1) Once you have the fact $$\int_{a-1}^{b}f(x)dx\ge \sum_{k=a}^b f(k)\ge \int_a^{b+1}f(x)dx,\ \ \forall a,b\in \mathbb N,$$ there is not much to prove, for at the expression $$\int_{a}^{b+1}f(x)dx\leq \sum_{k=a}^{b}f(k)\leq \int_{a-1}^{b}f(x)dx\leq \sum_{k=a-1}^{b-1}f(k),\ \forall a,b\in\mathbb N,$$ the first two inequalities follow directly from the fact and the third one follows from the fact applied to $$a-1$$ and $$b-1$$ in the place of $$a$$ and $$b$$, respectively.

2) The proof for increasing functions is analog to that for decreasing functions.

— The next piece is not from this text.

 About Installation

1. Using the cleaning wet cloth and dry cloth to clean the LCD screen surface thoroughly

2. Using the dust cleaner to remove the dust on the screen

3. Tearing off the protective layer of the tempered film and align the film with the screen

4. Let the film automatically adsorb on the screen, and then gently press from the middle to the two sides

Using the fact for increasing functions $$\int_{a-1}^{b}f(x)dx\le \sum_{k=a}^b f(k)\le \int_a^{b+1}f(x)dx,\ \ \forall a,b\in \mathbb N,$$ at the expression $$\int_{a}^{b+1}f(x)dx\geq \sum_{k=a}^{b}f(k)\geq \int_{a-1}^{b}f(x)dx\geq \sum_{k=a-1}^{b-1}f(k),\ \forall a,b\in\mathbb N,$$ the first two inequalities follow directly from the fact and the third one follows from the fact applied to $$a-1$$ and $$b-1$$ in the place of $$a$$ and $$b$$, respectively.

3) I don't know and I can't think of any suggestions.

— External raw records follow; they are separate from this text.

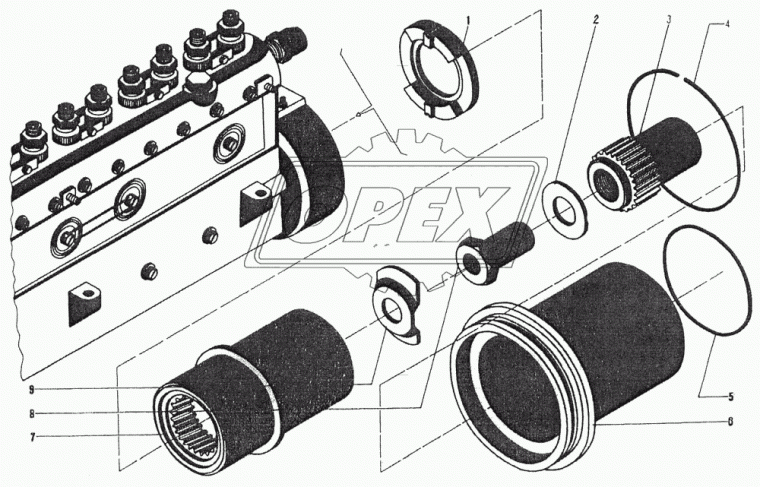 1
2
3
4
OPEX
9
8
7
5
6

About the question of when the equality holds for (1), I have an idea. Note that $$\displaystyle\int_{a-1}^{b}f(x)dx = \int_a^{b+1}f(x)dx$$ if, and only if, $$\int_{a-1}^{a}f(x)dx + \int_{a}^{b}f(x)dx = \int_a^{b}f(x)dx + \int_{b}^{b+1}f(x)dx\ \ \Leftrightarrow\ \ \int_{a-1}^{a}f(x)dx = \int_{b}^{b+1}f(x)dx.$$ So our problem is equivalent to analyze which conditions imply that $$\int_{a-1}^{a}f(x)dx = \int_{b}^{b+1}f(x)dx.$$ The simplest condition that guarantees the equality above is:

Condition 1. $$a-1=b$$;

Other two conditions for which the equality immediately holds are:

Condition 2. $$a-1 and $$f$$ is a constant at the interval $$(a-1,b+1)$$;

Condition 3. $$a-1>b$$ and $$f$$ is a constant at the interval $$(b,a)$$;

I guess these are the onliest cases for that the equality holds, the proof is not so difficult.

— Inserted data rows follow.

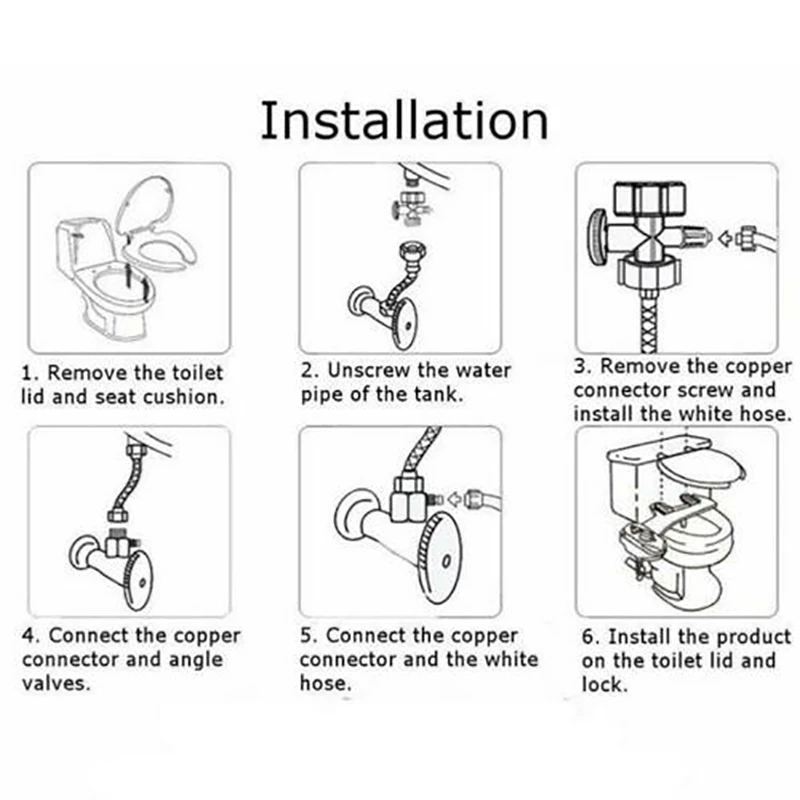 Installation

1. Remove the toilet lid and seat cushion.

2. Unscrew the water pipe of the tank.

3. Remove the copper connector screw and install the white hose.

4. Connect the copper connector and angle valves.

5. Connect the copper connector and the white hose.

6. Install the product on the toilet lid and lock.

• To make it all correct you have to impose that $a\leq b$ otherwise the sums are possibly empty, whereas the integrals are possibly negative. Moreover for the second sum we need $a>1$ because $f(0)$ is not defined.
– weee
Oct 30 '18 at 20:36
• Can't we use the algebraic rule $\displaystyle\int_b^a f(x)dx=-\int_a^b f(x)dx$? Oct 30 '18 at 21:04

For the second inequality note that $$\int_{a-1}^b f(x) dx = \sum_{k=a-1}^{b-1} \int_k^{k+1} f(x) dx$$. Now by monotonicity we get that $$\int_k^{k+1} f(x) dx \geq f(k+1)$$ and hence the second inequality. For the third inequality we can use the same reasoning as above except that we use $$\int_k^{k+1} f(x) dx \leq f(k)$$.

As stated above the equality in the first inequality holds if we have a piecewise constant function which is constant on $$[k, k+1)$$ for $$k = a, \dots, b$$. Now assume that we have a function $$g$$ that satisfies the equality. Then $$g$$ is piecewise constant on $$[k, k+1)$$ for $$k = a, \dots, b$$. If it was not then there would exist a $$k \in \{a, \dots, b\}$$ and some $$\xi \in [k, k+1)$$ for which we have $$g(k) > g(\xi)$$ since $$g$$ is decreasing. This would however imply that $$\int_k^{k+1} g(x) dx < g(k)$$ and hence we do not have equality.